Thursday, August 21, 2003

Rock Shows of Note LXXIV

Last night, antsy after 10, I went for a walk around the block to see what shows were going on. For some reason, the Boston Phoenix's Web calendar doesn't let you see what shows are Wednesday night on Wednesday because the schedule starts on Thursday and the new edition comes out that evening. Makes no sense to me. The Web shouldn't follow the print schedule in lock step. Anyway, the Middle East didn't have any fliers posted outside, so I walked around the block back to TT the Bear's, where I'd seen that the Lot Six was playing. I got there in time to see quite a bit of the set performed by the Beatings, which I enjoyed immensely. The dual guitars work well, and the songs in which the female bassist sang added a nice touch. Aggressive, catchy, power pop with a punk tendency. The Lot Six disappointed me a little, however. On record, they come off as a kind of post-Fugazi, post-emo hardcore act, but on stage, they were pretty basic. Still well worth listening to, but not acerbic or edgy in the Les Savy Fav sense that I recall from the recordings. They've got one more Wednesday night in their residency, and Mittens joins them next week. Check it out.

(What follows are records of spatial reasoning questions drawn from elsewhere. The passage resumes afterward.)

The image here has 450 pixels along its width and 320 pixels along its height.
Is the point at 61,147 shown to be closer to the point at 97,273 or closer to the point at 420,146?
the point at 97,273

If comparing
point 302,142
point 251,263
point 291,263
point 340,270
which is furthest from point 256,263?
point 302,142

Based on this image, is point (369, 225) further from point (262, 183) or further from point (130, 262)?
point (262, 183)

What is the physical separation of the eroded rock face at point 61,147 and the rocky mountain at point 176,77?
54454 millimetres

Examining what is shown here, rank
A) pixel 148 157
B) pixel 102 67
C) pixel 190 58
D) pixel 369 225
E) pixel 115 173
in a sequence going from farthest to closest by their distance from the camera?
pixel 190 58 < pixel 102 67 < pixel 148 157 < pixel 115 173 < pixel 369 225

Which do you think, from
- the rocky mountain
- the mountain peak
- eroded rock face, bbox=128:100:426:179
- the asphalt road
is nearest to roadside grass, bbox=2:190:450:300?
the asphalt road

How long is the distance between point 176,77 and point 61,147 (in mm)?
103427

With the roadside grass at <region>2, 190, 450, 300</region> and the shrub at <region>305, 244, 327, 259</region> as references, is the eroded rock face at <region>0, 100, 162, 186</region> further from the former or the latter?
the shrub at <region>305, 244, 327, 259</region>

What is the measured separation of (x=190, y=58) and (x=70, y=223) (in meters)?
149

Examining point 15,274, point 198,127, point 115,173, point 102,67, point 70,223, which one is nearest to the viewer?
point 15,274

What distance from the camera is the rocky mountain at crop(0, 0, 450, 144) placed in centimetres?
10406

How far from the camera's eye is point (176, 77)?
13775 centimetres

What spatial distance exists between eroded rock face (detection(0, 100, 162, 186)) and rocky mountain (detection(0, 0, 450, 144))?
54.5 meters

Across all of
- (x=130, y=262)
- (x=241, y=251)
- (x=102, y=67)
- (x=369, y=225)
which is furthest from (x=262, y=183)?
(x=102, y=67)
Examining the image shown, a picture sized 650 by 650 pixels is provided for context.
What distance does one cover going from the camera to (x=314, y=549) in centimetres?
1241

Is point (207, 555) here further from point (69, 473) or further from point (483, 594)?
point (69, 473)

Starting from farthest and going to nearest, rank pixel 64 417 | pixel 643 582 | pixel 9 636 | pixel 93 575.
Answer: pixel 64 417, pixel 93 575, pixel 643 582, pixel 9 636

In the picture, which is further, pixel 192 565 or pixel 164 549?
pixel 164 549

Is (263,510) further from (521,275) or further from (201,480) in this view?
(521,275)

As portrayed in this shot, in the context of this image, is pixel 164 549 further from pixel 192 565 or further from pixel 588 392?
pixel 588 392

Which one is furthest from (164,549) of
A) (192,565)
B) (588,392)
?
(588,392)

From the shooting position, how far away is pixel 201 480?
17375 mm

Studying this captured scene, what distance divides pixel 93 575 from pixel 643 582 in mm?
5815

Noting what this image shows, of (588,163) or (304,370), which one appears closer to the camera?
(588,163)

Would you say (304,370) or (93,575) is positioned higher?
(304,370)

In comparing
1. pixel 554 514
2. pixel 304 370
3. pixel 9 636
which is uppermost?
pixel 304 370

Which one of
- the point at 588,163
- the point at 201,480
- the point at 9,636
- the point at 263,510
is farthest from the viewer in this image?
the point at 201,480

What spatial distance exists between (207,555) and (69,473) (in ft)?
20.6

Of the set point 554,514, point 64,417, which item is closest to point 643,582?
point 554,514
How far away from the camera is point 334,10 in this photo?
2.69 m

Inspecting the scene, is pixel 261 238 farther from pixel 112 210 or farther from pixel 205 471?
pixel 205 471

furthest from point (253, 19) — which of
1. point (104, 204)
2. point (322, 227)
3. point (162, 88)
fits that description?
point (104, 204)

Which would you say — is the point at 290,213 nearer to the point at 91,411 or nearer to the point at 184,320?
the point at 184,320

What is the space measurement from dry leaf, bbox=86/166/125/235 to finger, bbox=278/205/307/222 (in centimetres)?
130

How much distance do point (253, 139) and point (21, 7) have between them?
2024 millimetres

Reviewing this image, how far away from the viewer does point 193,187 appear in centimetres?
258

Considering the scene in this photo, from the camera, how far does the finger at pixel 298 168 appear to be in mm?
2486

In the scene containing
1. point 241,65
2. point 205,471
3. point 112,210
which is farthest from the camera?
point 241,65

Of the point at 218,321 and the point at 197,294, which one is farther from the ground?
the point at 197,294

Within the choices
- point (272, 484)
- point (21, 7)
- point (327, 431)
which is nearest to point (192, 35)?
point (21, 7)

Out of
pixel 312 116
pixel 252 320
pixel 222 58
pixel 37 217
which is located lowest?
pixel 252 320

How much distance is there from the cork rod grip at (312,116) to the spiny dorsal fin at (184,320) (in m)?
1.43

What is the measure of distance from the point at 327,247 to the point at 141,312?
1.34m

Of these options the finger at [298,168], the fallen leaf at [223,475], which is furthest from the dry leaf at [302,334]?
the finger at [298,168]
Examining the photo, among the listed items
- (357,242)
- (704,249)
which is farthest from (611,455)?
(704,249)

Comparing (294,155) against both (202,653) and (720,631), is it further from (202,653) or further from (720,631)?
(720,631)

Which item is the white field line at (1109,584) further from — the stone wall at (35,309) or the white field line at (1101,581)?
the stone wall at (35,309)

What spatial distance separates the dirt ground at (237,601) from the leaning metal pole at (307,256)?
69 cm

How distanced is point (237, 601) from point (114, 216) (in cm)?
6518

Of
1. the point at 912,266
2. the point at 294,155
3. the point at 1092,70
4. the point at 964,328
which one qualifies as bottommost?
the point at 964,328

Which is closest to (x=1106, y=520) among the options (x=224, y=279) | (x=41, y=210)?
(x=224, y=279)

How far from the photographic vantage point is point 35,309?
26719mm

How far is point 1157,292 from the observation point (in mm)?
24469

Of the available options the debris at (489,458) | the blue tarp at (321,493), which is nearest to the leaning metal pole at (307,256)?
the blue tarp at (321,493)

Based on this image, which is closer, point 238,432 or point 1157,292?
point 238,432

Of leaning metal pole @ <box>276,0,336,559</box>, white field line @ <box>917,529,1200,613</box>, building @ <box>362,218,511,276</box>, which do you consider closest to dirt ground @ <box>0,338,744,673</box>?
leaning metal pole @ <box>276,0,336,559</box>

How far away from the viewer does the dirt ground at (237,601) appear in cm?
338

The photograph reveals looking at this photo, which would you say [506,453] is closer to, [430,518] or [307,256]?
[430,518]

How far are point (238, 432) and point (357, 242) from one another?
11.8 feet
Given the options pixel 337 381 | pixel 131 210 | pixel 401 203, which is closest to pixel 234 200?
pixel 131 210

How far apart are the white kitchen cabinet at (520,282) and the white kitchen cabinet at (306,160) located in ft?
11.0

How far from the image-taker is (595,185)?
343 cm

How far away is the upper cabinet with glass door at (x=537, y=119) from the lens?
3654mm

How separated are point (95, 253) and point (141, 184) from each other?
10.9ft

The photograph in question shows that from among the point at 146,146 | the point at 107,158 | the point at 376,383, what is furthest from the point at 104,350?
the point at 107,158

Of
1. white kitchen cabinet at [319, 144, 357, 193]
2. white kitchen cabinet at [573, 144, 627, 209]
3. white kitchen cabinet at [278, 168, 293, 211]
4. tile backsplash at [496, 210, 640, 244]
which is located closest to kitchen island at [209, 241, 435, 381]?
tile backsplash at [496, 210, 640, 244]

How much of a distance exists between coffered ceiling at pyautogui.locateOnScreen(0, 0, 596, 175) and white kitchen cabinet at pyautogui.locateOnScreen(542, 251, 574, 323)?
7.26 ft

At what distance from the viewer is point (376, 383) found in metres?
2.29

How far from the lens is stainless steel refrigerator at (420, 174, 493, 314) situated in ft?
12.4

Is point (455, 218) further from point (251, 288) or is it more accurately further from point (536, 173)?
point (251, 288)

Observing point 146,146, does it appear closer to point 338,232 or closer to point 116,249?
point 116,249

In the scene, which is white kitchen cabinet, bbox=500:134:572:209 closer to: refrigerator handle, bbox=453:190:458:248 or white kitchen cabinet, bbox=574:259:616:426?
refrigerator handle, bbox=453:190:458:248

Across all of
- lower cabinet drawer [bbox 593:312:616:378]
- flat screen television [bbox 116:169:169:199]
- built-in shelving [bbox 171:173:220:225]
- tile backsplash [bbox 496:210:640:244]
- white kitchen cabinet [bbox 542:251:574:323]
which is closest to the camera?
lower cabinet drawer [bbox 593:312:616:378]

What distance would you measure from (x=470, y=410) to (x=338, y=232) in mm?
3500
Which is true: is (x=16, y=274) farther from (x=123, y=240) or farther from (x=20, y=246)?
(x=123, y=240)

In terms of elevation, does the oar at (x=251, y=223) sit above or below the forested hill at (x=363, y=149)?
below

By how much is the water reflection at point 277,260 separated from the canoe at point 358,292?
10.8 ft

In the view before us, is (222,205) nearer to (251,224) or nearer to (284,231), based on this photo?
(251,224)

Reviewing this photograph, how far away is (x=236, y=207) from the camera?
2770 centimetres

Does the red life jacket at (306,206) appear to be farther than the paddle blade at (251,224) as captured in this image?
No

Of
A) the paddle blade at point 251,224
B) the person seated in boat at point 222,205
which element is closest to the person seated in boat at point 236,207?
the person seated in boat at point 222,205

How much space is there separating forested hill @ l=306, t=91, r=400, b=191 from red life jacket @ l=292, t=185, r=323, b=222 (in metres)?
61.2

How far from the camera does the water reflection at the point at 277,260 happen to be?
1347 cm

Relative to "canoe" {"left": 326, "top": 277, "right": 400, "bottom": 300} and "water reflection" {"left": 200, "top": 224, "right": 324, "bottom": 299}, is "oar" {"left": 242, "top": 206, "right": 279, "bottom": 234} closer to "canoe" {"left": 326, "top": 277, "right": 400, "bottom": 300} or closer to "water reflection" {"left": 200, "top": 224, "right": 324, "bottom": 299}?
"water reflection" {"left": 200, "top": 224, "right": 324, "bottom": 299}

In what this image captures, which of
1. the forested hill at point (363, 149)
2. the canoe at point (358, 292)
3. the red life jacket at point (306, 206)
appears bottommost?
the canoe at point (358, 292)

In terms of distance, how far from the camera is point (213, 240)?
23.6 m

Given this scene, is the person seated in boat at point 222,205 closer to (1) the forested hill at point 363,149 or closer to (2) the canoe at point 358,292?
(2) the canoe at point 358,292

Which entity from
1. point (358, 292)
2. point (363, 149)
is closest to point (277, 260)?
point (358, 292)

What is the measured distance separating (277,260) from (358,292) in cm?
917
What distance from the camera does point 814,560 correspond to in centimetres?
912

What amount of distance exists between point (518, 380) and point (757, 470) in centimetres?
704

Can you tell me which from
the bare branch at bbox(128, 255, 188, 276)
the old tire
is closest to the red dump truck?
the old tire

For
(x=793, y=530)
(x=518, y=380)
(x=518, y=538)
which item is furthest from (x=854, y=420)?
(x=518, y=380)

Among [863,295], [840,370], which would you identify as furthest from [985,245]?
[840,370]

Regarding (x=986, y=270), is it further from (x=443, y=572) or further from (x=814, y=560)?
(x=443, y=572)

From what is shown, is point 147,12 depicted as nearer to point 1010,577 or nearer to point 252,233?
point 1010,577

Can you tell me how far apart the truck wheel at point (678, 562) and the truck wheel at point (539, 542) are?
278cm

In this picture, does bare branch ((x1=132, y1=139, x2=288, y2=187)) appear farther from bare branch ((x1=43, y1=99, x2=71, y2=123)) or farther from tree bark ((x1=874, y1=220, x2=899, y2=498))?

But the real show of note took place last Friday at the Milky Way in Jamaica Plain. Travers did his hyperkinetic dance-pop video art performance piece again, focusing mostly on Primary Color Man, Accidentally Prepared Homosexual, and DJ Nitetrain, who joined him to mime turntablism. If you're fond of Tracy and the Plastics' brand of video-driven performance art rock, you'll get more than a giggle out of Travers. The video segments are priceless, and the whole show is extremely well done. The highlight, of course, was the debut of Scrapple's new lo-fi sci-fi techno-popera Tromo. The gang got hella press, being featured in the Globe, the Phoenix, and the Weekly Dig, and they did not disappoint.

The popera itself was wonderful. In a dystopian future, heterosexuality is outlawed, and people are bred artificially. A special police force makes sure that heterosexuals -- tromosexuals -- don't rise up, and people are regularly sent to reeducation camps. In the midst of this, two police officers -- one male, one female -- fall in love and strive to beat the system. Even though my friend Chris' performance was a little stilted -- he's expressed interest in not having speaking roles in Scrapple performances any more, instead just playing the bass -- the show went off without a hitch. Jef's security guard role rocked, and everyone did really, really well. Then, because one writeup had mentioned several songs and props not included in -- or used -- the popera, Scrapple did an encore featuring "Light Up Alien Pussy" and "Trash Ass" so people wouldn't go home disappointed. The crowd ate both up, and it was clear that those mentions inspired some people to come.

Scrapple will stage Tromo again in November. It is not to be missed.